> _Instructions to follow_
Your answer should restate each line of the data below word for word.

> _Provided data_
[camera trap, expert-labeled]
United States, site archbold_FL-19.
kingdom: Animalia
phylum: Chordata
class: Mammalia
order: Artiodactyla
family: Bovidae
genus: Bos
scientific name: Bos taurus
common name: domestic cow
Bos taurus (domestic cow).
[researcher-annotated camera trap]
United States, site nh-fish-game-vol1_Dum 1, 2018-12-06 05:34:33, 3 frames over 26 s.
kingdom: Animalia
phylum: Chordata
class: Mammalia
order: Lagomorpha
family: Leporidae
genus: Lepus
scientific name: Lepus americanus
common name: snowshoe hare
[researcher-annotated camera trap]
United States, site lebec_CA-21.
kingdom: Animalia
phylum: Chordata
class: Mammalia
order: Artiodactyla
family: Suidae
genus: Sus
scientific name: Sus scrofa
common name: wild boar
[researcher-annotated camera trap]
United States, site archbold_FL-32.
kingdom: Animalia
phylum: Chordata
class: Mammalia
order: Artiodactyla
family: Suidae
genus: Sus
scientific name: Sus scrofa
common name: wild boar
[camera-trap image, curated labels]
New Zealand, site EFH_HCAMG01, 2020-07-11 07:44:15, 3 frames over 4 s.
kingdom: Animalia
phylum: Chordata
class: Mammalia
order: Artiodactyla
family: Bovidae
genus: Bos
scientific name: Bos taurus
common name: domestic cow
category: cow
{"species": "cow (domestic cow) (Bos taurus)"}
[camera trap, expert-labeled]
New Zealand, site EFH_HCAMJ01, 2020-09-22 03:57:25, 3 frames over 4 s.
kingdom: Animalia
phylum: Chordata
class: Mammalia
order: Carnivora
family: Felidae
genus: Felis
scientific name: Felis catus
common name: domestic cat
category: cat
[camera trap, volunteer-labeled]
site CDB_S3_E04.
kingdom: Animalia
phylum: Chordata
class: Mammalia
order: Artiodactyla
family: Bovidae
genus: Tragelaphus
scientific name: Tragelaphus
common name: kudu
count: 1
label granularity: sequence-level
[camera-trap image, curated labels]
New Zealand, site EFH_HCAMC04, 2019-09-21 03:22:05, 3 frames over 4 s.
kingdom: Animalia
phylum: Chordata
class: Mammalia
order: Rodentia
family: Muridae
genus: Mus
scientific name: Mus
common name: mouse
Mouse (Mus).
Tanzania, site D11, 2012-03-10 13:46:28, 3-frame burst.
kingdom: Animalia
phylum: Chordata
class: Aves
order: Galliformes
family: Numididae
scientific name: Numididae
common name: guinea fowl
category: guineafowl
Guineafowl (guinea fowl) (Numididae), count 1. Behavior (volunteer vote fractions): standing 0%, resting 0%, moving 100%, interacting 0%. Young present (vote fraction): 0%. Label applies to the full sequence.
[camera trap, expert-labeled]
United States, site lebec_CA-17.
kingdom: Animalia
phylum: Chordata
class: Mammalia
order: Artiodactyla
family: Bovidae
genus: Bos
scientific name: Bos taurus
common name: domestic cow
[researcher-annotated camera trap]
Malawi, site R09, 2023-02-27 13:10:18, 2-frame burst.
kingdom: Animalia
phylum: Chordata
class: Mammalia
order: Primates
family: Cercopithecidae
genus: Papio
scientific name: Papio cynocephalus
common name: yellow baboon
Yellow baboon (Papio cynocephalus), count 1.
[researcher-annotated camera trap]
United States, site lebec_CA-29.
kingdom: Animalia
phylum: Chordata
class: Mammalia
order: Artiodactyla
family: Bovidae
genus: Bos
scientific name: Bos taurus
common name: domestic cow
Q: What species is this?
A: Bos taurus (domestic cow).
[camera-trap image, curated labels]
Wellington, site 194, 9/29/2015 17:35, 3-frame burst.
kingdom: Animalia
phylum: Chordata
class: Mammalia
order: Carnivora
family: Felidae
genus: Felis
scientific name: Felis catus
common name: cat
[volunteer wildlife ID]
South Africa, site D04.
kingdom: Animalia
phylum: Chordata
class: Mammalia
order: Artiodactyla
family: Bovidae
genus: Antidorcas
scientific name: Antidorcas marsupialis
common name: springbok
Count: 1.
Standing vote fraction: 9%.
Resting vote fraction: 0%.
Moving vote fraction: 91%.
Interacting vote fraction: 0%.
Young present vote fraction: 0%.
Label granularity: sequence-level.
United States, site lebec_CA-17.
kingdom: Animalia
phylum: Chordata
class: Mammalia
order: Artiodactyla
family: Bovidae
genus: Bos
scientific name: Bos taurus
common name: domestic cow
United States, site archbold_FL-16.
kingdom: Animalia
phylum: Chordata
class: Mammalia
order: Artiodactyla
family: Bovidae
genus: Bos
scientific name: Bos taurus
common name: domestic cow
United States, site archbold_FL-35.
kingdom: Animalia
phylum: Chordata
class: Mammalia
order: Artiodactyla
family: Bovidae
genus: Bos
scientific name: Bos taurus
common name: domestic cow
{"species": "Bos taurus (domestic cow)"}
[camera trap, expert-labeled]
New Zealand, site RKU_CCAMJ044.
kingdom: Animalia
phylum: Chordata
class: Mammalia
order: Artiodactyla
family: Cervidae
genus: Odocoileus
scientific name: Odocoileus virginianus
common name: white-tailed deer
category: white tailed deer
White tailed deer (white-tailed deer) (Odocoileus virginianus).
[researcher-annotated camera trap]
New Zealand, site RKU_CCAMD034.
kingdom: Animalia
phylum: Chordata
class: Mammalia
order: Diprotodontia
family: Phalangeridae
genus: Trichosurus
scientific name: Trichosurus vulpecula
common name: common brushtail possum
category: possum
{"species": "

> _Result_
[camera trap, expert-labeled]
United States, site archbold_FL-19.
kingdom: Animalia
phylum: Chordata
class: Mammalia
order: Artiodactyla
family: Bovidae
genus: Bos
scientific name: Bos taurus
common name: domestic cow
Bos taurus (domestic cow).
[researcher-annotated camera trap]
United States, site nh-fish-game-vol1_Dum 1, 2018-12-06 05:34:33, 3 frames over 26 s.
kingdom: Animalia
phylum: Chordata
class: Mammalia
order: Lagomorpha
family: Leporidae
genus: Lepus
scientific name: Lepus americanus
common name: snowshoe hare
[researcher-annotated camera trap]
United States, site lebec_CA-21.
kingdom: Animalia
phylum: Chordata
class: Mammalia
order: Artiodactyla
family: Suidae
genus: Sus
scientific name: Sus scrofa
common name: wild boar
[researcher-annotated camera trap]
United States, site archbold_FL-32.
kingdom: Animalia
phylum: Chordata
class: Mammalia
order: Artiodactyla
family: Suidae
genus: Sus
scientific name: Sus scrofa
common name: wild boar
[camera-trap image, curated labels]
New Zealand, site EFH_HCAMG01, 2020-07-11 07:44:15, 3 frames over 4 s.
kingdom: Animalia
phylum: Chordata
class: Mammalia
order: Artiodactyla
family: Bovidae
genus: Bos
scientific name: Bos taurus
common name: domestic cow
category: cow
{"species": "cow (domestic cow) (Bos taurus)"}
[camera trap, expert-labeled]
New Zealand, site EFH_HCAMJ01, 2020-09-22 03:57:25, 3 frames over 4 s.
kingdom: Animalia
phylum: Chordata
class: Mammalia
order: Carnivora
family: Felidae
genus: Felis
scientific name: Felis catus
common name: domestic cat
category: cat
[camera trap, volunteer-labeled]
site CDB_S3_E04.
kingdom: Animalia
phylum: Chordata
class: Mammalia
order: Artiodactyla
family: Bovidae
genus: Tragelaphus
scientific name: Tragelaphus
common name: kudu
count: 1
label granularity: sequence-level
[camera-trap image, curated labels]
New Zealand, site EFH_HCAMC04, 2019-09-21 03:22:05, 3 frames over 4 s.
kingdom: Animalia
phylum: Chordata
class: Mammalia
order: Rodentia
family: Muridae
genus: Mus
scientific name: Mus
common name: mouse
Mouse (Mus).
Tanzania, site D11, 2012-03-10 13:46:28, 3-frame burst.
kingdom: Animalia
phylum: Chordata
class: Aves
order: Galliformes
family: Numididae
scientific name: Numididae
common name: guinea fowl
category: guineafowl
Guineafowl (guinea fowl) (Numididae), count 1. Behavior (volunteer vote fractions): standing 0%, resting 0%, moving 100%, interacting 0%. Young present (vote fraction): 0%. Label applies to the full sequence.
[camera trap, expert-labeled]
United States, site lebec_CA-17.
kingdom: Animalia
phylum: Chordata
class: Mammalia
order: Artiodactyla
family: Bovidae
genus: Bos
scientific name: Bos taurus
common name: domestic cow
[researcher-annotated camera trap]
Malawi, site R09, 2023-02-27 13:10:18, 2-frame burst.
kingdom: Animalia
phylum: Chordata
class: Mammalia
order: Primates
family: Cercopithecidae
genus: Papio
scientific name: Papio cynocephalus
common name: yellow baboon
Yellow baboon (Papio cynocephalus), count 1.
[researcher-annotated camera trap]
United States, site lebec_CA-29.
kingdom: Animalia
phylum: Chordata
class: Mammalia
order: Artiodactyla
family: Bovidae
genus: Bos
scientific name: Bos taurus
common name: domestic cow
Q: What species is this?
A: Bos taurus (domestic cow).
[camera-trap image, curated labels]
Wellington, site 194, 9/29/2015 17:35, 3-frame burst.
kingdom: Animalia
phylum: Chordata
class: Mammalia
order: Carnivora
family: Felidae
genus: Felis
scientific name: Felis catus
common name: cat
[volunteer wildlife ID]
South Africa, site D04.
kingdom: Animalia
phylum: Chordata
class: Mammalia
order: Artiodactyla
family: Bovidae
genus: Antidorcas
scientific name: Antidorcas marsupialis
common name: springbok
Count: 1.
Standing vote fraction: 9%.
Resting vote fraction: 0%.
Moving vote fraction: 91%.
Interacting vote fraction: 0%.
Young present vote fraction: 0%.
Label granularity: sequence-level.
United States, site lebec_CA-17.
kingdom: Animalia
phylum: Chordata
class: Mammalia
order: Artiodactyla
family: Bovidae
genus: Bos
scientific name: Bos taurus
common name: domestic cow
United States, site archbold_FL-16.
kingdom: Animalia
phylum: Chordata
class: Mammalia
order: Artiodactyla
family: Bovidae
genus: Bos
scientific name: Bos taurus
common name: domestic cow
United States, site archbold_FL-35.
kingdom: Animalia
phylum: Chordata
class: Mammalia
order: Artiodactyla
family: Bovidae
genus: Bos
scientific name: Bos taurus
common name: domestic cow
{"species": "Bos taurus (domestic cow)"}
[camera trap, expert-labeled]
New Zealand, site RKU_CCAMJ044.
kingdom: Animalia
phylum: Chordata
class: Mammalia
order: Artiodactyla
family: Cervidae
genus: Odocoileus
scientific name: Odocoileus virginianus
common name: white-tailed deer
category: white tailed deer
White tailed deer (white-tailed deer) (Odocoileus virginianus).
[researcher-annotated camera trap]
New Zealand, site RKU_CCAMD034.
kingdom: Animalia
phylum: Chordata
class: Mammalia
order: Diprotodontia
family: Phalangeridae
genus: Trichosurus
scientific name: Trichosurus vulpecula
common name: common brushtail possum
category: possum
{"species": "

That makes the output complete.